The next mask they reviewed was a flat pleated one ( https://www.confessionsofahomeschooler.com/blog/2020/03/how-to-sew-a-medical-face-mask.html ) which I have been reluctant to make as yet. I have read many reports that the fit around the face is not great. That said, it might be that I do try this design too.
The final one, the Olson mask is the one I tried to make, along with the pattern from Quilters Dream.
Quilter’s Dream mask
This is super easy to make with just one pattern piece, each having a dart at centre top and bottom to contour around the nose and chin. However, it came up so large on my face (and I do have a very round face).
If you live near Quilter’s Dream in Andover, it is worth dropping in to see the owner. She is really friendly and handing the pattern out for free. I did notice that she had two mask sizes on her counter so she might be able to either help, or point you in the right direction if you had questions about sizing and grading the pattern to fit your face.
The Olson Mask
The pattern .pdf can be downloaded at https://www.avera.org/app/files/public/76443/Olson-Mask-with-Pattern.pdf and at point of writing takes you to a version updated on 4 July 2020. I think the one I initially used on the Plush Addict blog was version 2.
The mask was designed by a medical professional apparently and was used when non-surgical masks were not available.
I found the fit to be better than the Sweet Red Poppy mask as the sides were wider and fitted more in line with the ears.
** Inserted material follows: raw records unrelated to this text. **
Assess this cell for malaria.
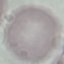

It is uninfected.

preparation = thin blood smear
stain = Giemsa
image type = automatically extracted cell patch, resized to 64 × 64 pixels
capture = smartphone through the microscope eyepiece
Making it however, while not difficult per se, was a bit like putting a jigsaw puzzle together. To start with there are 6 pieces which I think could easily be reduced to three.
So, having had no luck with these variations, and, in my usual manner … I came up with my self titled ‘My Mask’.
It is a combination of the shape of the Olsen mask, but construction of the Sweet Red Poppy Mask pattern. I also referred to the Bernina Olson mask pattern https://blog.bernina.com/en/2020/05/the-olson-mask/ for sizes and a little more information. As I was searching for this pattern on Google I found a number of other patterns and even this Bernina Olsen mask pattern is a slightly different shape to the one referred to above.
A picture of mine is below, which of course, I will test drive and update you as to it’s success.
I was listening to Jeremy Vine on BBC Radio 2 recently and he was talking about the amount of PPE being discarded in public places and the dangers this poses to both the environment and wildlife.
For some of the PPE being used in this pandemic it can take up to 400 years to biodegrade. The importance of limiting our use of single use plastic remains and it is possible to do your part.
Masks made from fabric or, better still repurposed old clothes, t-shirts or bed linens can be washed and re-worn time and time again. While they may not be medical grade, they do provide an acceptable level of protection.